───── Records provided ─────

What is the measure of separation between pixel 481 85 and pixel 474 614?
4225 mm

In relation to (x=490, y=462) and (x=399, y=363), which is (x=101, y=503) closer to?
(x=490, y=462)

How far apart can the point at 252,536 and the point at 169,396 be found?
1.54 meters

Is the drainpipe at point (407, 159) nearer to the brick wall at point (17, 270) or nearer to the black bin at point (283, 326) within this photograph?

─────

> _Stated problem_
Reproduce every row above word for word, changing nothing.

> _Completed exercise_
What is the measure of separation between pixel 481 85 and pixel 474 614?
4225 mm

In relation to (x=490, y=462) and (x=399, y=363), which is (x=101, y=503) closer to?
(x=490, y=462)

How far apart can the point at 252,536 and the point at 169,396 be found?
1.54 meters

Is the drainpipe at point (407, 159) nearer to the brick wall at point (17, 270) or nearer to the black bin at point (283, 326) within this photograph?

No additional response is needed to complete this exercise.